Task directions> The response should be the records below, repeated exactly, with each picture left out.

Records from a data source
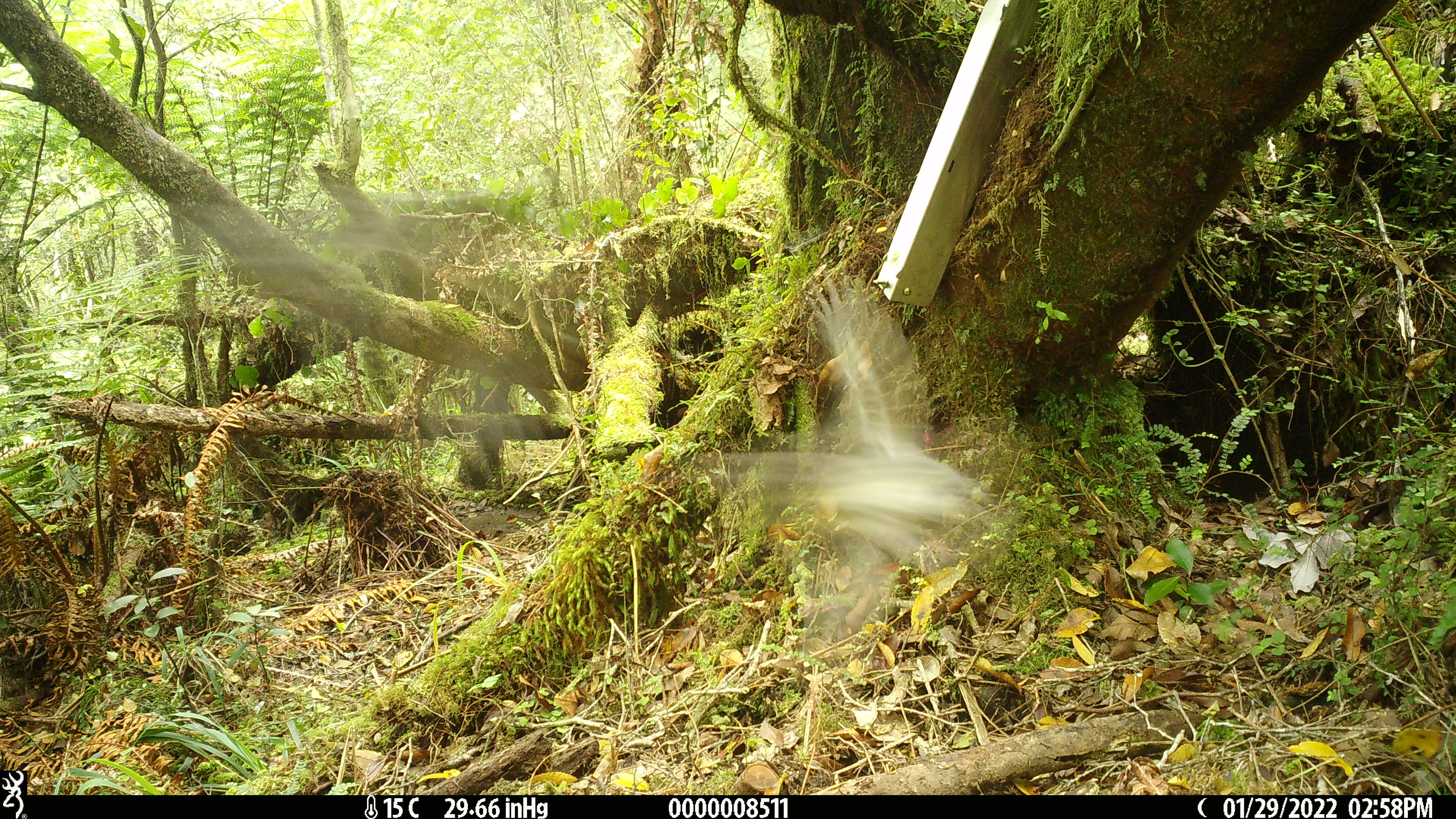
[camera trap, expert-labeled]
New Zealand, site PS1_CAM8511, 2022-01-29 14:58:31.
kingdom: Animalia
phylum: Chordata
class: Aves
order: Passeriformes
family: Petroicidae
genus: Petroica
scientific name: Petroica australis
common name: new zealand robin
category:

Result of this exercise>
[camera trap, expert-labeled]
New Zealand, site PS1_CAM8511, 2022-01-29 14:58:31.
kingdom: Animalia
phylum: Chordata
class: Aves
order: Passeriformes
family: Petroicidae
genus: Petroica
scientific name: Petroica australis
common name: new zealand robin
category:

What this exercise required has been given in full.